# [Selected extract]
Norway’s Maritime Authority has a high level of transparency, given the easy access to all fees, documents, and requirements in a highly navigable website, even in English, therefore satisfying the ease of access and quality our information adopted definition of transparency. Using the definition of transparency as ease of accessing information, its quality, and the timeliness of disclosure,[28] the information was of high quality, immediately available, and available in Norwegian and English. Thus, Norway is one of the most transparent states in providing shipping registration data.

b. Panama and Honduras

Panama and Honduras are interwoven, as Honduras admitted that we would need to register the vessel with Panama Port State Control to have a Honduran flag. Despite this connection, the conversations’ outcomes were very different, and the information provided by both websites was not in accordance with the information provided on the phone.

For Panama, the names, contact information and pictures of the board members can be found, including their organizational structure. However, Panama shows a lack of transparency on the documents required to register a vessel. Point 4 on “Abanderamiento Regular” (Regular flag attribution) states the Dirección General de la Marina Mercante reserves its right to ask for further documents for the flag attribution.[29] On the very short phone call,[30] conducted in Spanish, Thomas Viguier spoke with two persons. The first was a female secretary who transferred our call to a man who spoke incomprehensibly and placed Mr. Viguier on hold. The hold was subsequently cut short. Therefore, we received no information for simply asking, “We would like to register a vessel under the international registry of Panama.” Again, using the authors’ accepted definition from Johnstone and Ágústsson, the authors classify Panama as non-transparent as the website was nearly inoperable, not all information was accessible in English, and even a native speaker could not gather more information on the phone. Furthermore, the authors could not confirm the information on the website provided was accurate, which was an issue for other countries.

On the opposite end of the spectrum of transparency, Honduras had an unwieldy website where very little information regarding the board could be found.[31] There was part labeled “lawyers” with no names in the organizational chart, yet Mr. Viguier learned on the phone call that these lawyers are on standby to sign off on any accepted registration for a low price equivalent to 300 USD.[32] Furthermore, there is a “transparency” box on the website that lead to another complex website where opposite information may be found (e.g., the name of the General Director on the Dirección General de la Marina Mercante is “Roberto E. Cardona”[33] and the name in the Transparency Website is “Juan Carlos Rivera Garcia.”[34] The website itself raised transparency concerns before the call was even commenced.

# [Dataset excerpts]
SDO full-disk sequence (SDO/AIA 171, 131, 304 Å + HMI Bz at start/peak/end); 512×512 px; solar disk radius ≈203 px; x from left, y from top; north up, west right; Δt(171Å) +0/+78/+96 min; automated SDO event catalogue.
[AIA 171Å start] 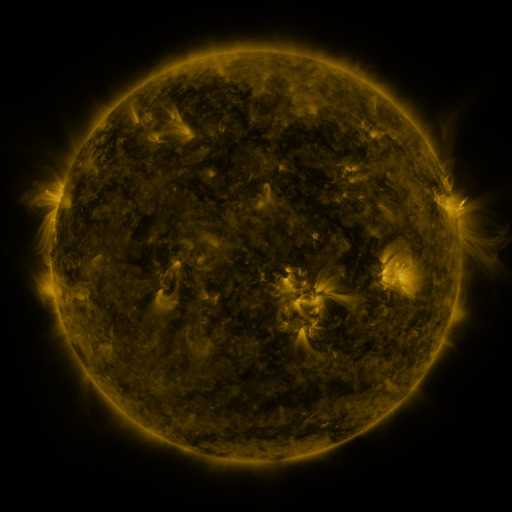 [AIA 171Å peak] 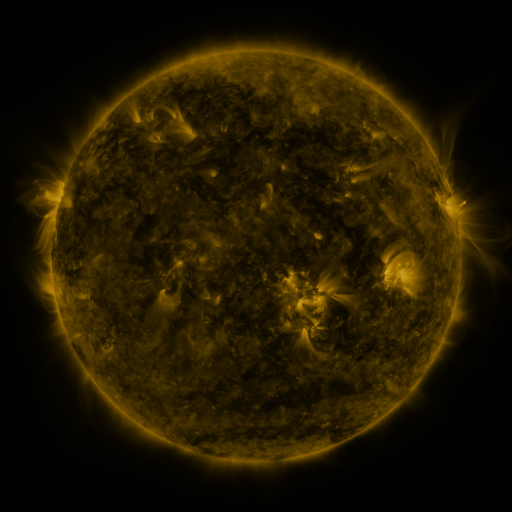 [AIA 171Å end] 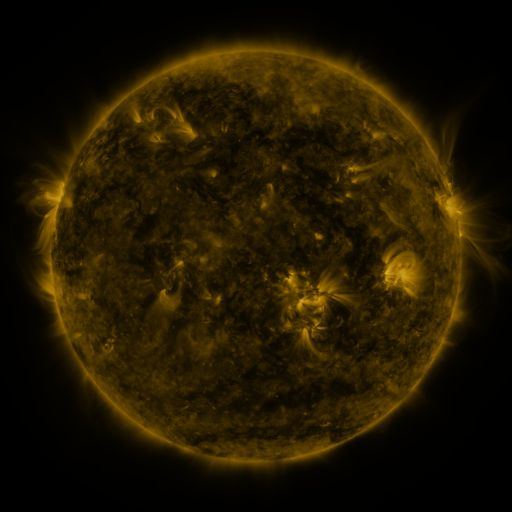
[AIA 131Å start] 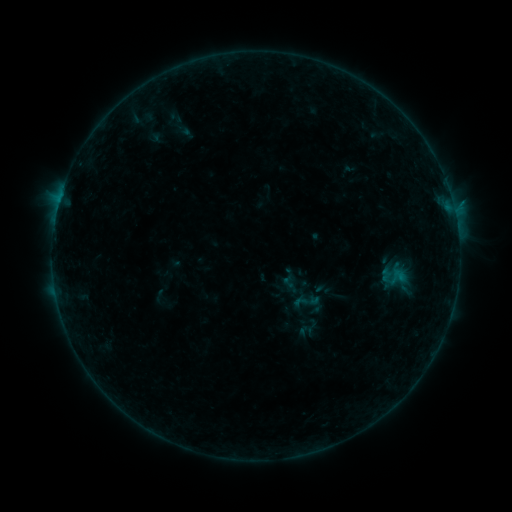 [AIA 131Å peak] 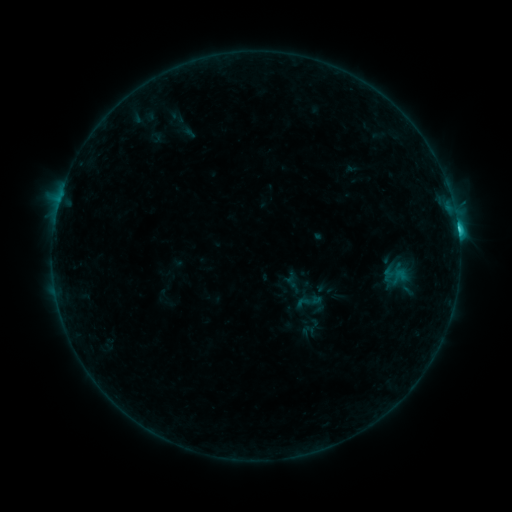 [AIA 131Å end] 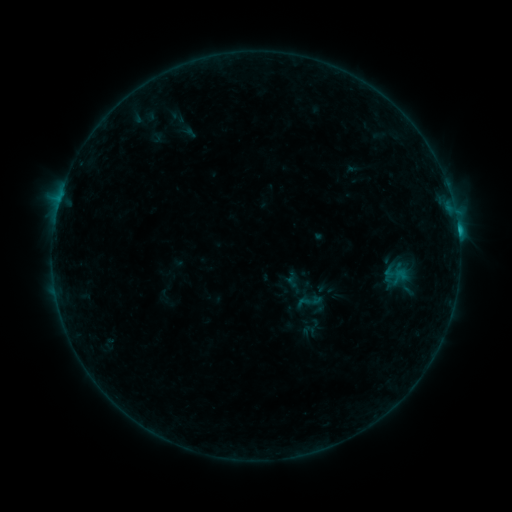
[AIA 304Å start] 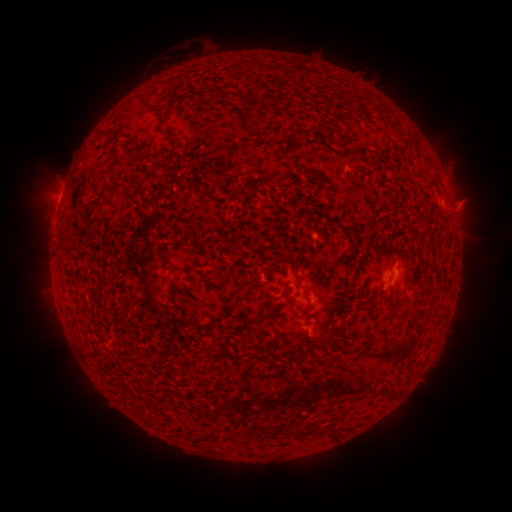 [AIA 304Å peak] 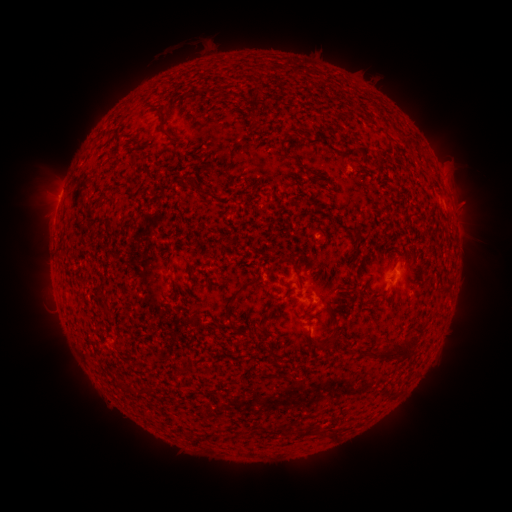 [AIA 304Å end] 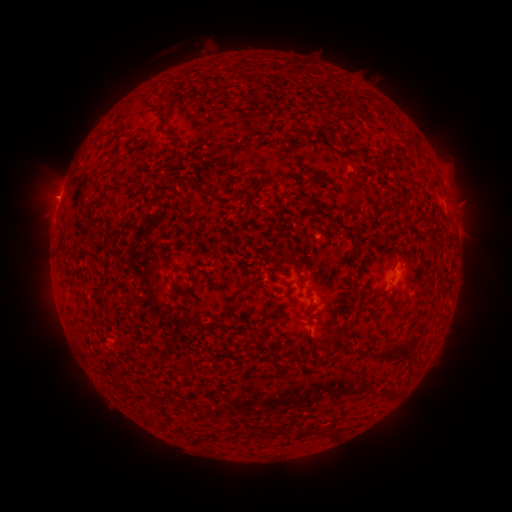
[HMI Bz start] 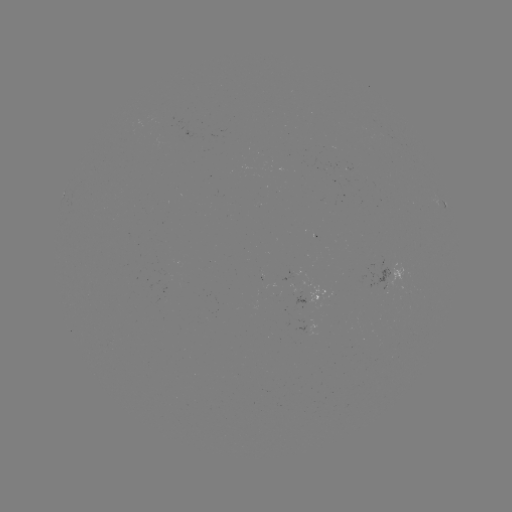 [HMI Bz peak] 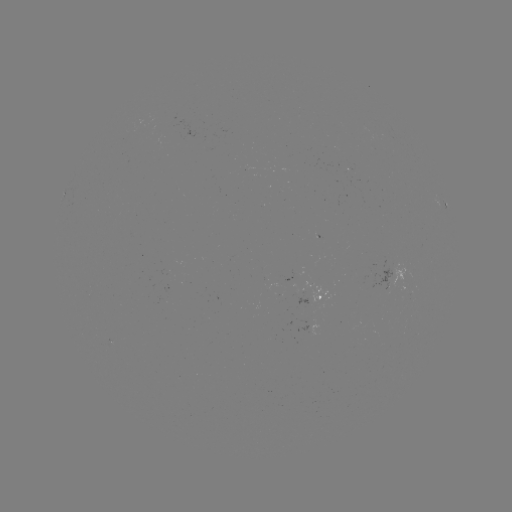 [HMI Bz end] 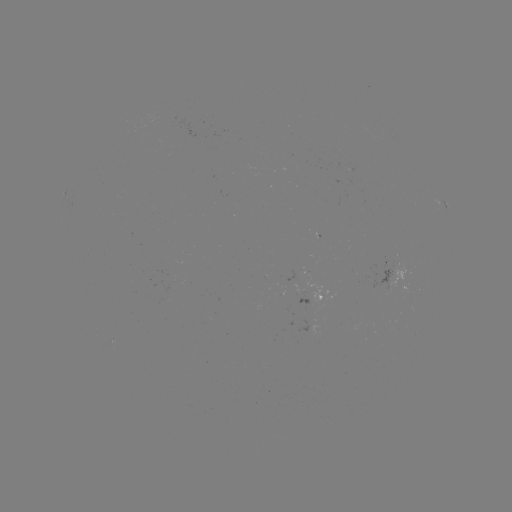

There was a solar flare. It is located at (457, 230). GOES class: C2.6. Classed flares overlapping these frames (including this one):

# [Work to complete]
(1) Pull out each line of the listing that contains the string "solar", matching case.
(2) Continue the text on transparency in ship registration, starting after its final sentence.

# [Answers in order]
(1)
SDO full-disk sequence (SDO/AIA 171, 131, 304 Å + HMI Bz at start/peak/end); 512×512 px; solar disk radius ≈203 px; x from left, y from top; north up, west right; Δt(171Å) +0/+78/+96 min; automated SDO event catalogue.
There was a solar flare. It is located at (457, 230). GOES class: C2.6. Classed flares overlapping these frames (including this one):

(2)
An additional red flag for transparency was information sharing. When the Authors attempted to share the website’s link on Facebook, they received a message saying the link was violating the Facebook Community Standards:

 

 

 

 

 

Picture 1

 

The three pillars of Facebook’s Community standards are authenticity, safety, and privacy.[35] Therefore, either the website itself was insecure, unauthentic, or was violating unique visitors’ data privacy. The authors’ thoughts are that the site was insecure as it was probably not willfully hiding authentic information or harvesting data but was a result of mere negligence in the website’s maintenance. Either way, that shows a lack of upkeep by the State and allows the system to be infiltrated. In this sense, the transparency was negligible. This negligible transparency has massive repercussions due to the its insecurity as it means that it is highly vulnerable to cyberattacks by individuals or groups, leading to stolen data, deliberate spreading of misinformation, or compromising the security of the ship database itself. All of these outcomes would not only affect the State’s ability to run an efficient shipping registry but could also lead to legal disputes due to lack of privacy concerns.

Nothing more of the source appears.